• _Page extract_
● ● ● ● ●

Friday, November 14, 2014

In Ethiopia’s Capital, a Resurgent Jazz Scene

Mulatu Astatke, seen as the father of Ethio-jazz, performs at African Jazz Village, which opened in late 2013.

The New York Times

 On a recent Sunday evening, a stylish audience in their 20s packed Mama’s Kitchen, a wood-and-glass lounge on the fourth floor of an otherwise closed shopping center near the Bole International Airport in Addis Ababa, Ethiopia’s capital. They were there to hear an adventurous young pianist, Samuel Yirga, as he careened between free jazz, études, R&B and the popular local style known as Ethio-jazz, a bewitching genre that fuses jazz with traditional Ethiopian music.

Mr. Yirga’s fingers flew across the keyboard, and the crowd nodded their heads reverently even through deep forays into dissonance. The musician’s intricate arrangements for his band featured psychedelic guitar lines and funky drumming, but the focus remained on the piano melody, which Mr. Yirga accentuated with the kind of ornaments and leaps characteristic of Ethiopian music.

● ● ● ● ●

• _Work to do_
a - Could you set down the part of the article on Addis Ababa's jazz scene starting with "Mr. Yirga’s fingers" and going on through "of Ethiopian music.", word for word?
b - Can you rewrite all of the records with "persons" changed to "people" and everything else left as it is?
The records have no connection to the article on Addis Ababa's jazz scene.

● ● ● ● ●

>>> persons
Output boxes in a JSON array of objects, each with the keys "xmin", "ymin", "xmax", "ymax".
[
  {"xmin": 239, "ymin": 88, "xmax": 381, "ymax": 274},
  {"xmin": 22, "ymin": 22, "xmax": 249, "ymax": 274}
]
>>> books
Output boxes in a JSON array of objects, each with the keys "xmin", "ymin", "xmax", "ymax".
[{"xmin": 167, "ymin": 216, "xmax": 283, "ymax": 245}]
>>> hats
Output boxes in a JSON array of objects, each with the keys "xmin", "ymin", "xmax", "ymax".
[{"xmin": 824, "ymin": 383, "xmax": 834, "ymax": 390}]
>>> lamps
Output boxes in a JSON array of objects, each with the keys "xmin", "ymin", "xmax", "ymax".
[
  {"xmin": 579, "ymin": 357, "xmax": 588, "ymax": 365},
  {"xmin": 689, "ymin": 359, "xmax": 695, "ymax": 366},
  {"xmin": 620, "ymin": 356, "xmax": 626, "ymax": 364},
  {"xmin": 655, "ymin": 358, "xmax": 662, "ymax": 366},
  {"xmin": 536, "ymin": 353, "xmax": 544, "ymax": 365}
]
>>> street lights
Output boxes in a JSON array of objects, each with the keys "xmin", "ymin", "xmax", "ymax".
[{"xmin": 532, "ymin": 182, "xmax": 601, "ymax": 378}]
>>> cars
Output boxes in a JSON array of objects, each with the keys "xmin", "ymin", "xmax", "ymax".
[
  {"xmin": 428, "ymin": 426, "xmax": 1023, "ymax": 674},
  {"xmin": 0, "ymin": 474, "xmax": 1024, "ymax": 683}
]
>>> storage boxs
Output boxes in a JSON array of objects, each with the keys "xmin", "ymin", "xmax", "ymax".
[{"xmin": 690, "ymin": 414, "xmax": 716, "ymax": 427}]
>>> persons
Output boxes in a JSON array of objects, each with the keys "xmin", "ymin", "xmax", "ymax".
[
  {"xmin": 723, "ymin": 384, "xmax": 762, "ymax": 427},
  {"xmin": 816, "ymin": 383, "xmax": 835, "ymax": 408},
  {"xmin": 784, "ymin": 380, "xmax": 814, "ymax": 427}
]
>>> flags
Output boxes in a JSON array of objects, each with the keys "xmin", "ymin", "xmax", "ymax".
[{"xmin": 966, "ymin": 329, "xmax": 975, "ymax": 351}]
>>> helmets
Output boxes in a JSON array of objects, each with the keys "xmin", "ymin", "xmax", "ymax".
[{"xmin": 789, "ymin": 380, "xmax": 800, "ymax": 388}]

● ● ● ● ●

• _Complete answers_
a -
Mr. Yirga’s fingers flew across the keyboard, and the crowd nodded their heads reverently even through deep forays into dissonance. The musician’s intricate arrangements for his band featured psychedelic guitar lines and funky drumming, but the focus remained on the piano melody, which Mr. Yirga accentuated with the kind of ornaments and leaps characteristic of Ethiopian music.

b -
>>> people
Output boxes in a JSON array of objects, each with the keys "xmin", "ymin", "xmax", "ymax".
[
  {"xmin": 239, "ymin": 88, "xmax": 381, "ymax": 274},
  {"xmin": 22, "ymin": 22, "xmax": 249, "ymax": 274}
]
>>> books
Output boxes in a JSON array of objects, each with the keys "xmin", "ymin", "xmax", "ymax".
[{"xmin": 167, "ymin": 216, "xmax": 283, "ymax": 245}]
>>> hats
Output boxes in a JSON array of objects, each with the keys "xmin", "ymin", "xmax", "ymax".
[{"xmin": 824, "ymin": 383, "xmax": 834, "ymax": 390}]
>>> lamps
Output boxes in a JSON array of objects, each with the keys "xmin", "ymin", "xmax", "ymax".
[
  {"xmin": 579, "ymin": 357, "xmax": 588, "ymax": 365},
  {"xmin": 689, "ymin": 359, "xmax": 695, "ymax": 366},
  {"xmin": 620, "ymin": 356, "xmax": 626, "ymax": 364},
  {"xmin": 655, "ymin": 358, "xmax": 662, "ymax": 366},
  {"xmin": 536, "ymin": 353, "xmax": 544, "ymax": 365}
]
>>> street lights
Output boxes in a JSON array of objects, each with the keys "xmin", "ymin", "xmax", "ymax".
[{"xmin": 532, "ymin": 182, "xmax": 601, "ymax": 378}]
>>> cars
Output boxes in a JSON array of objects, each with the keys "xmin", "ymin", "xmax", "ymax".
[
  {"xmin": 428, "ymin": 426, "xmax": 1023, "ymax": 674},
  {"xmin": 0, "ymin": 474, "xmax": 1024, "ymax": 683}
]
>>> storage boxs
Output boxes in a JSON array of objects, each with the keys "xmin", "ymin", "xmax", "ymax".
[{"xmin": 690, "ymin": 414, "xmax": 716, "ymax": 427}]
>>> people
Output boxes in a JSON array of objects, each with the keys "xmin", "ymin", "xmax", "ymax".
[
  {"xmin": 723, "ymin": 384, "xmax": 762, "ymax": 427},
  {"xmin": 816, "ymin": 383, "xmax": 835, "ymax": 408},
  {"xmin": 784, "ymin": 380, "xmax": 814, "ymax": 427}
]
>>> flags
Output boxes in a JSON array of objects, each with the keys "xmin", "ymin", "xmax", "ymax".
[{"xmin": 966, "ymin": 329, "xmax": 975, "ymax": 351}]
>>> helmets
Output boxes in a JSON array of objects, each with the keys "xmin", "ymin", "xmax", "ymax".
[{"xmin": 789, "ymin": 380, "xmax": 800, "ymax": 388}]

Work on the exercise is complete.